- Sundance release poster
- Directed by: Jakub Piątek
- Written by: Jakub Piątek; Łukasz Czapski;
- Produced by: Jakub Razowski;
- Starring: Bartosz Bielenia; Magdalena Popławska; Andrzej Kłak; Małgorzata Hajewska-Krzysztofik; Dobromir Dymecki; Monika Frajczyk;
- Cinematography: Michał Łuka
- Edited by: Ula Klimek-Piątek; Jarosław Kamiński;
- Music by: Teoniki Rożynek
- Production companies: Watchout Studio; Polish Film Institute; TVN; Krakow Festival Office;
- Release date: January 30, 2021 (Sundance);
- Running time: 93 minutes
- Country: Poland
- Language: Polish

= Prime Time (2021 film) =

2021 drama film

Prime Time is a 2021 Polish drama thriller film co-written and directed by Jakub Piątek in his directorial debut. The film stars Bartosz Bielenia, Magdalena Popławska, Andrzej Kłak, Małgorzata Hajewska-Krzysztofik, Dobromir Dymecki, and Monika Frajczyk.

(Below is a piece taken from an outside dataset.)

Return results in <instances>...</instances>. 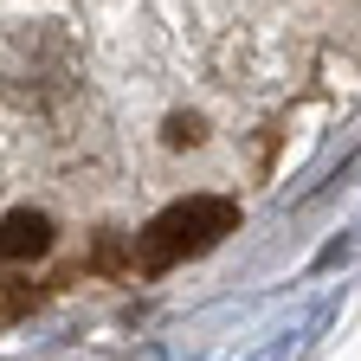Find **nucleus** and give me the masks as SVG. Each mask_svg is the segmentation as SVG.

The film had its world premiere at the 2021 Sundance Film Festival on January 30, 2021.

==Cast==
The cast include:
- Bartosz Bielenia as Sebastian
- Magdalena Popławska as Mira Kryle
- Andrzej Kłak as Grzegorz
- Małgorzata Hajewska-Krzysztofik as Laura
- Dobromir Dymecki as Commander
- Monika Frajczyk as Lena
- Adam Nawojczyk as Station Chairman
- Juliusz Chrzastowski as Sebastian Father
- Pola Blasik as Kasia

==Release==
The film had its world premiere at the 2021 Sundance Film Festival on January 30, 2021 in the World Cinema Dramatic Competition section.